◆ **Texto mostrado**:
┌────────
En inglés tienen una expresión que me encanta y para la que no encuentro un equivalente adecuado en español: to spend quality time with someone (lit. ‘pasar tiempo de calidad con alguien’). La expresión implica que este tiempo de calidad hace que «se estreche una relación», pero me imagino que esto ocurrirá de diferentes formas para cada uno. Yo siempre he asociado este quality time a buena conversación, esas en las que aprendes mucho: sobre ti, sobre tu interlocutor y sobre la vida, así, en general. Esta semana que pasé entre Cantabria y Asturias fue una semana repleta de quality time, pasado con muchas personas diferentes, casi todos nuevos conocidos que me trataron como a una vieja amiga.

De Asturias, donde pasé más tiempo que en Cantabria, tengo que nombrar a mucha gente: a María Cueto, que me llevó por el oriente asturiano, a conocer a María Luisa, a Vicenta y a su madre; a Elena del Olmo y su tío Manolo, gracias a los que conocí a la familia Suárez, en el extremo occidental; a José Manuel, Alicia y Juan, que me acogieron en su casa como si fuera de la familia y compartieron conmigo Gijón, la cuenca del Nalón y a José Luis y a Georgina. Gracies a todos los mentados por el tiempo que me dedicaron, tiempo con sello de calidad y denominación de origen.

Hareles el favor de resumir mis impresiones como lingüista acerca de Asturias, el asturiano y sus hablantes y de resistir la tentación de escribir largo y tendido sobre cada día en particular… Asturias tienen una variación lingüística fuera de lo común y extremadamente interesante para cualquier filólogo de lenguas romances. El terreno tiene buena parte de culpa de esta tremenda variación: en pueblos separados por pocos kilómetros (pero por ríos o montañas) encontramos formas de hablar muy diferentes. La experiencia de viajar con una experta como María Cueto que te indica por dónde pasan las isoglosas (las líneas imaginarias que separan dos áreas geográficas por cómo se realiza en ellas un rasgo concreto) no tiene precio, igual que no lo tiene ver que lo que aprendiste de asturiano en un sitio ya no te sirve en el vecino.
└────────
◆ **Enunciado 1**:
Contesta estas preguntas sobre el texto de Asturias:
(a) ¿Qué expresión en inglés aparece al comienzo?
(b) ¿Entre qué dos regiones transcurrió la semana que se relata?
(c) ¿Cómo se definen las isoglosas?
◆ **Enunciado 2**: Imprime, por favor, el fragmento del texto de Asturias comprendido entre "En inglés tienen" y "una vieja amiga.", ambos incluidos.

◆ **Datos almacenados**:
┌────────
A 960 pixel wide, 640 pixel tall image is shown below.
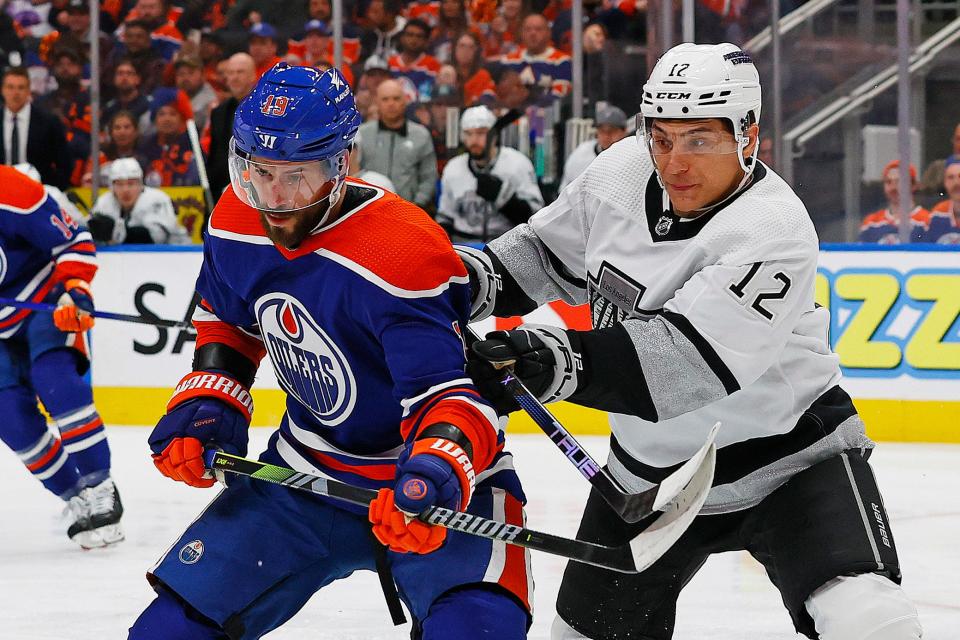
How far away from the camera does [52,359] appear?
3.80 metres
└────────
◆ **Resultado final 1**:
(a) To spend quality time with someone.
(b) Entre Cantabria y Asturias.
(c) Son las líneas imaginarias que separan dos áreas geográficas por cómo se realiza en ellas un rasgo concreto.

◆ **Resultado final 2**:
En inglés tienen una expresión que me encanta y para la que no encuentro un equivalente adecuado en español: to spend quality time with someone (lit. ‘pasar tiempo de calidad con alguien’). La expresión implica que este tiempo de calidad hace que «se estreche una relación», pero me imagino que esto ocurrirá de diferentes formas para cada uno. Yo siempre he asociado este quality time a buena conversación, esas en las que aprendes mucho: sobre ti, sobre tu interlocutor y sobre la vida, así, en general. Esta semana que pasé entre Cantabria y Asturias fue una semana repleta de quality time, pasado con muchas personas diferentes, casi todos nuevos conocidos que me trataron como a una vieja amiga.